> _WHAT YOU NEED TO DO_
In the event notice below, write out word for word the passage from "This session brings" to "provided on arrival.".

> _READING TEXT_

Monday 7 April, 14.00-16.30, MB0.08 (Mathematical Sciences Building)

The history of emotions emerged as a field in the later 20thcentury with scholars seeking to uncover the ways in which feeling has shaped the past. Over the past few decades studies have encompassed treatment of individual emotions including anger, fear, and sadness, as well as broader conceptions such as communities, regimes, and performance. Emotion has been applied as a lens to a wide range of historical topics including war, psychiatry, and the legal system. In recent years attention has increasingly turned to how we teach emotions history, and the importance of the emotions of the researcher.

This session brings together Professor Katie Barclay (Macquarie) and Professor Sasha Turner (John Hopkins) to discuss the incorporation of emotions methodology into teaching and the role of academic emotions.

All are welcome to attend, whether you are already including emotions in your teaching or interested to learn more. PGR and ECR participants are especially encouraged.

Tea, coffee and cakes will be provided on arrival.

Please contact the event organiser Imogen Knox (Imogen.H.Knox@warwick.ac.uk) for more information.

Katie Barclay

Professor Katie Barclay is a Future Fellow in the Department of History and Archaeology at Macquarie University. She is an internationally leading expert in the history of emotions, gender and family life.

Sasha Turner

Professor Sasha Turner is a historian of the Caribbean at Johns Hopkins, with current special interest in the period of colonialism and enslavement. She is especially interested in understanding the lives of women and children and how they navigated racial and gendered subjectivities.

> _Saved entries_
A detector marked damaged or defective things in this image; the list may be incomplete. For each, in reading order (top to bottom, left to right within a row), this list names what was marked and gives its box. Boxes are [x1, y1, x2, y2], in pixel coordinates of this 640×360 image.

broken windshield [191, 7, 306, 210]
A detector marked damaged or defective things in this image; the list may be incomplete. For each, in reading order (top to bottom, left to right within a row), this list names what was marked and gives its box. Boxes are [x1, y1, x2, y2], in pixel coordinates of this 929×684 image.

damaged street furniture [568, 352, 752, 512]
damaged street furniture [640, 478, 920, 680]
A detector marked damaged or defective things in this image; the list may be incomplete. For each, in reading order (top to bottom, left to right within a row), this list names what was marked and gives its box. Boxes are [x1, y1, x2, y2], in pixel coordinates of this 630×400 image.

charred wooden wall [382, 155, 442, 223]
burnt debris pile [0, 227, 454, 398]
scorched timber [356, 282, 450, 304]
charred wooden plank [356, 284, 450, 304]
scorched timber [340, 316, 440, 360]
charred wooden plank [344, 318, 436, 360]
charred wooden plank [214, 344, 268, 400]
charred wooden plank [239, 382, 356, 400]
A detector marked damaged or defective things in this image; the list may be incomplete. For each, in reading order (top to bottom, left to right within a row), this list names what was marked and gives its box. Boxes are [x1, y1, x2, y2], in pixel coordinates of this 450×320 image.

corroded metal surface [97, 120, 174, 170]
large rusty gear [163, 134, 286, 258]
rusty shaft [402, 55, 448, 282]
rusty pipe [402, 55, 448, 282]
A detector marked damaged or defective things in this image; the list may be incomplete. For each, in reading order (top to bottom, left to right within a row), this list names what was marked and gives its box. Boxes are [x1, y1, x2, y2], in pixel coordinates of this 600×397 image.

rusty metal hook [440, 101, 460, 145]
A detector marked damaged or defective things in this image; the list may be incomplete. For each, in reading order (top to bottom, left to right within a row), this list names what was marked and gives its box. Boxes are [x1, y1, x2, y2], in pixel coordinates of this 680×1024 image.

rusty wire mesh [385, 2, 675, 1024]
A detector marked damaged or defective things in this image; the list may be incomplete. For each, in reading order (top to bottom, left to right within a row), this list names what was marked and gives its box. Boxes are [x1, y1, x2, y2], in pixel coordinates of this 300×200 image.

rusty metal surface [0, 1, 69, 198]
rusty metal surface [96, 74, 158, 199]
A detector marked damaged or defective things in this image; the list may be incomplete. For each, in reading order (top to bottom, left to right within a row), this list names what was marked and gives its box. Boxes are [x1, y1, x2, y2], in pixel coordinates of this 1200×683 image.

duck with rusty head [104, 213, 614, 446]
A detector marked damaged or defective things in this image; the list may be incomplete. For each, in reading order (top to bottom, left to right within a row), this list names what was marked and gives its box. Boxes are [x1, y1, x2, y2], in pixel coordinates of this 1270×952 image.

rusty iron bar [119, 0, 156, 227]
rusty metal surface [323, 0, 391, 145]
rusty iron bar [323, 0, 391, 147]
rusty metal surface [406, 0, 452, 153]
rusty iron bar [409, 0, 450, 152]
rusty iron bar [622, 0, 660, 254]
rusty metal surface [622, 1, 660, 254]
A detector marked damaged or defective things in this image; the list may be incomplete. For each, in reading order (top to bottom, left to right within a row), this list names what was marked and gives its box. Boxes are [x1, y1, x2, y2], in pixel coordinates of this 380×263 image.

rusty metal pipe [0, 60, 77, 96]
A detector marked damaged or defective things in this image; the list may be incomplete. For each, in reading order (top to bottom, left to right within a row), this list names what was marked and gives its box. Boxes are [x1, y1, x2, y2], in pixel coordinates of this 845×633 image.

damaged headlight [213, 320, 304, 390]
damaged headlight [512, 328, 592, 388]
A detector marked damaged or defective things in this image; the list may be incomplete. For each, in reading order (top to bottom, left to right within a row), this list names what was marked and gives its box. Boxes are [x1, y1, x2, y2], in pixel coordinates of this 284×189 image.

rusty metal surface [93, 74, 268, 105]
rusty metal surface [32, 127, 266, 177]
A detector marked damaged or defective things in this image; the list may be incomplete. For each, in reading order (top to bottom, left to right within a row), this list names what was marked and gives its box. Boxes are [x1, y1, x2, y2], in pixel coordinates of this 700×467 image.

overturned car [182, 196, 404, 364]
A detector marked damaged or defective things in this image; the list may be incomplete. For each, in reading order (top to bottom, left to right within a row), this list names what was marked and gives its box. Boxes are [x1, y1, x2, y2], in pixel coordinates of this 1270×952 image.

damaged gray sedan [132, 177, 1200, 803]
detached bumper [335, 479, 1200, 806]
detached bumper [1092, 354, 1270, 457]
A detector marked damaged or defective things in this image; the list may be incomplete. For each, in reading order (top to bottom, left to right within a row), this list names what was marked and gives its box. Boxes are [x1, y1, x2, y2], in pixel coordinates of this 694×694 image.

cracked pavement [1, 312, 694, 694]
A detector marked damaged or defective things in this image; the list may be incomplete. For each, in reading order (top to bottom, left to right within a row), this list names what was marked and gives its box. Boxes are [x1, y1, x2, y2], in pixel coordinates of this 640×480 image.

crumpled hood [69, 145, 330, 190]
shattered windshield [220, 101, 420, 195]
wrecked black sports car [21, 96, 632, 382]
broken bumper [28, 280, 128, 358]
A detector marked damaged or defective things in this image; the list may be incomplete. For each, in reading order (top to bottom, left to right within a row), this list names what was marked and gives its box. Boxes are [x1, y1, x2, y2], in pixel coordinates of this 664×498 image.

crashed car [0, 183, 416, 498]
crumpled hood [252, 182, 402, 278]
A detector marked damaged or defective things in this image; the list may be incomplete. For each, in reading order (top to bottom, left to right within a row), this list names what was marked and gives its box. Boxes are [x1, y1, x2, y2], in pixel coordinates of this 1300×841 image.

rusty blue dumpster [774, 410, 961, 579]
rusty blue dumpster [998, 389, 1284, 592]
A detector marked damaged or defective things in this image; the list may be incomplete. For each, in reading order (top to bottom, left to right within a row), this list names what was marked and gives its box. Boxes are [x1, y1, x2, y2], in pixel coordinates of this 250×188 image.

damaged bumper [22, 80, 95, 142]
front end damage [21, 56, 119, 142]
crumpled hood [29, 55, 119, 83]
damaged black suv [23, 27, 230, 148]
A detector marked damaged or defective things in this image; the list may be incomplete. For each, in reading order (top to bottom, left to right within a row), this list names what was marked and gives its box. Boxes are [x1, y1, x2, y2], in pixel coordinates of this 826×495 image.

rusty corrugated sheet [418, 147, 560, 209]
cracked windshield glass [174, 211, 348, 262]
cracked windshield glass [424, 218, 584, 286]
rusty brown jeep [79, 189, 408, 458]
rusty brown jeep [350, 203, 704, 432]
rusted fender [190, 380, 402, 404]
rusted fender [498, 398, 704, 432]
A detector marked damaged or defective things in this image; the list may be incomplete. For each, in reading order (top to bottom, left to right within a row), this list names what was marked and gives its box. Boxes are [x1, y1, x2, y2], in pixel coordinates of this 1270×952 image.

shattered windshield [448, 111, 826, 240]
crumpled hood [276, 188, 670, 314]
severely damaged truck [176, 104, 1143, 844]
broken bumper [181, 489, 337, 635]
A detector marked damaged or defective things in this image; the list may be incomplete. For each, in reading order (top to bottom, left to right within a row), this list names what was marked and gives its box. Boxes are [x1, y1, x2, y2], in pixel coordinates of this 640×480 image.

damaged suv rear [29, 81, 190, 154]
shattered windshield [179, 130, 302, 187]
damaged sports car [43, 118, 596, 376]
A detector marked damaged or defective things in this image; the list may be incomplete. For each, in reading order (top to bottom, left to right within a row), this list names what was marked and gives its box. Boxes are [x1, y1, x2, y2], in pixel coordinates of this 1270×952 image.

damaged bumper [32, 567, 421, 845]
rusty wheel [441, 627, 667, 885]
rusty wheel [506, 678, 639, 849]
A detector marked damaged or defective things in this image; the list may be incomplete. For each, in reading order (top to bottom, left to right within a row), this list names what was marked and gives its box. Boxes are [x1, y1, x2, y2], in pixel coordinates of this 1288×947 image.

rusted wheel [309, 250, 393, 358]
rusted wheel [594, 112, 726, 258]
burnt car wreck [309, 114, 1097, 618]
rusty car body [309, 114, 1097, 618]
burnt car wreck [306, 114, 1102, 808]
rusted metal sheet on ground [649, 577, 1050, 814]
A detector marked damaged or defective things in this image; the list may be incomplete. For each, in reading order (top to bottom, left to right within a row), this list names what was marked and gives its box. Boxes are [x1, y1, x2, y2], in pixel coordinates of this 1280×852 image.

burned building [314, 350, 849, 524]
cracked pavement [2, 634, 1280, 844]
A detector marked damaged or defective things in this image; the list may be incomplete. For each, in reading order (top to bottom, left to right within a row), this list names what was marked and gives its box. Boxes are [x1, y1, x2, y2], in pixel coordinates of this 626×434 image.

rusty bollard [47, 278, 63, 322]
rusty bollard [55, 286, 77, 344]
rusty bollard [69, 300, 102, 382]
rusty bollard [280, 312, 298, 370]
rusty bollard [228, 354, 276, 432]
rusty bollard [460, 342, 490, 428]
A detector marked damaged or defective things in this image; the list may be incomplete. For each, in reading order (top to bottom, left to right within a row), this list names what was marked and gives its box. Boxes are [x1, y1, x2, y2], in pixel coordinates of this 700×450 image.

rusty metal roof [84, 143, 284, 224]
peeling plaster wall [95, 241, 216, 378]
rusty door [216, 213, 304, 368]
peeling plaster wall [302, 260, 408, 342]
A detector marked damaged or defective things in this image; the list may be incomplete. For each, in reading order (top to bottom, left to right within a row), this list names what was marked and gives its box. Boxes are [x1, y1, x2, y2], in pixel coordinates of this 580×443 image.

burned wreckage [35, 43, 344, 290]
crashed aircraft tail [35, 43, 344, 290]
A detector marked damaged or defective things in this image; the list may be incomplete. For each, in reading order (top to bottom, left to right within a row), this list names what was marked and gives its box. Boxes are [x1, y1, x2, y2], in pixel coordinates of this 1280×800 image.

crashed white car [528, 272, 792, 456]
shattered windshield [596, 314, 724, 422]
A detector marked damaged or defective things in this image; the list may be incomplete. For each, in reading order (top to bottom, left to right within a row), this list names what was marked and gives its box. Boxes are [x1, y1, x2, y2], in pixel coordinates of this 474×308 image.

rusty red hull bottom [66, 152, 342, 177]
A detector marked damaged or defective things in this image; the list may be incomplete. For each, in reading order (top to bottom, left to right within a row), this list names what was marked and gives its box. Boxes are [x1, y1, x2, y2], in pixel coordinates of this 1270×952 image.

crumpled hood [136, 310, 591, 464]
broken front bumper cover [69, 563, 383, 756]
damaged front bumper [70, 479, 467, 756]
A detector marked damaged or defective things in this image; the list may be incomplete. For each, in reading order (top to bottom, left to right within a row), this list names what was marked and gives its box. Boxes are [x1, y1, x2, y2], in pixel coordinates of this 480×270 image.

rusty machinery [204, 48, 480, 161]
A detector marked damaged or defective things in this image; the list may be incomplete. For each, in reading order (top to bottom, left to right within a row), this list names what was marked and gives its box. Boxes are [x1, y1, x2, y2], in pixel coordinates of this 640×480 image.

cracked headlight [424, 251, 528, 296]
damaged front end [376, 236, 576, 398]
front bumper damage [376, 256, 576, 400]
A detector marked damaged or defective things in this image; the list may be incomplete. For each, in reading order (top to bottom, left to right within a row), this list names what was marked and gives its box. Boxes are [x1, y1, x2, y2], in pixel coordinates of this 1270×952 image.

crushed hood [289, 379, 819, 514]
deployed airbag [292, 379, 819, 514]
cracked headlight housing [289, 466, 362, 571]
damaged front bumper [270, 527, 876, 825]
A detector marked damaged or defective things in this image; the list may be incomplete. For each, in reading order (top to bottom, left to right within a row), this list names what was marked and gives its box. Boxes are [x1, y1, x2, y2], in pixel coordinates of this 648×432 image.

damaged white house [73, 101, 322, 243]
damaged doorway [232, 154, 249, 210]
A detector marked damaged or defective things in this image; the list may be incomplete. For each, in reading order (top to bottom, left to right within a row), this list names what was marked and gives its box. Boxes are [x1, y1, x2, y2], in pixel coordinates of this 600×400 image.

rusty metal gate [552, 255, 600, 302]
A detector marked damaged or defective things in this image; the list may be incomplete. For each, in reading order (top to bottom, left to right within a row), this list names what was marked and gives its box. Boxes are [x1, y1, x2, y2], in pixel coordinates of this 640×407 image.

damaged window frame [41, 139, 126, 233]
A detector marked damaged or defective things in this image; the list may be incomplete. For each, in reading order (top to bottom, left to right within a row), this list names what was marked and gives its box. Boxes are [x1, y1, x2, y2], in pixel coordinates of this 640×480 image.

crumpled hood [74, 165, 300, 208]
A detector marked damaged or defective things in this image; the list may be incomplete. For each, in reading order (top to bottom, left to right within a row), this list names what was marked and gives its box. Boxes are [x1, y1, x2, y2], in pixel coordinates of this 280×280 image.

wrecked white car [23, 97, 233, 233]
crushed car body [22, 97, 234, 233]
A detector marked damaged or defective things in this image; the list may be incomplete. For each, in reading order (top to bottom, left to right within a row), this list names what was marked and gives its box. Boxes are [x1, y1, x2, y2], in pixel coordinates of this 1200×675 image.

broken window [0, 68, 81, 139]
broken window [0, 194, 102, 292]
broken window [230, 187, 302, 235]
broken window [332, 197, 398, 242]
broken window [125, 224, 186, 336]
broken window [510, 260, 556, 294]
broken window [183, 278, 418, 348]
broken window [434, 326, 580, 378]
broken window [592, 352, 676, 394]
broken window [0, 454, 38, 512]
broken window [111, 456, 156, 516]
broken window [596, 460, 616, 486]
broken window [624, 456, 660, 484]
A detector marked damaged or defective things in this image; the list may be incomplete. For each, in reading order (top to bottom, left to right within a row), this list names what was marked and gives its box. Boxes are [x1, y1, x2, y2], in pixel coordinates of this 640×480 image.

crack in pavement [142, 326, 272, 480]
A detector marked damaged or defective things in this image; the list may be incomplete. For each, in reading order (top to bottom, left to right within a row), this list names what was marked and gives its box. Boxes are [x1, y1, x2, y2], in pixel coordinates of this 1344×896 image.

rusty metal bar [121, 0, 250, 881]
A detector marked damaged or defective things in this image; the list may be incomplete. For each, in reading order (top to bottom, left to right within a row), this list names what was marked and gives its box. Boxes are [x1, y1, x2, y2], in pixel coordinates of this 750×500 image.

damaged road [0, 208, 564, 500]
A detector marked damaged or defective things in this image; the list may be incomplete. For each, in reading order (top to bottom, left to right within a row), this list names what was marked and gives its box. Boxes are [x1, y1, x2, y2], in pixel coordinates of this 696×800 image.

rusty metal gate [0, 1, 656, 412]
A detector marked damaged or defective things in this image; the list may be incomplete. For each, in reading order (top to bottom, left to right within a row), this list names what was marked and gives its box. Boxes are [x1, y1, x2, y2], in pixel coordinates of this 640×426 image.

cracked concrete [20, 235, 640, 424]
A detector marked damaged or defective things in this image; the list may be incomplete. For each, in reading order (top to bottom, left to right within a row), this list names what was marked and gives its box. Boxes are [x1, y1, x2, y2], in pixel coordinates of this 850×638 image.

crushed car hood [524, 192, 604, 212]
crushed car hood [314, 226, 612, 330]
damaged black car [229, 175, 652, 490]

> _TASK SOLUTION_
This session brings together Professor Katie Barclay (Macquarie) and Professor Sasha Turner (John Hopkins) to discuss the incorporation of emotions methodology into teaching and the role of academic emotions.

All are welcome to attend, whether you are already including emotions in your teaching or interested to learn more. PGR and ECR participants are especially encouraged.

Tea, coffee and cakes will be provided on arrival.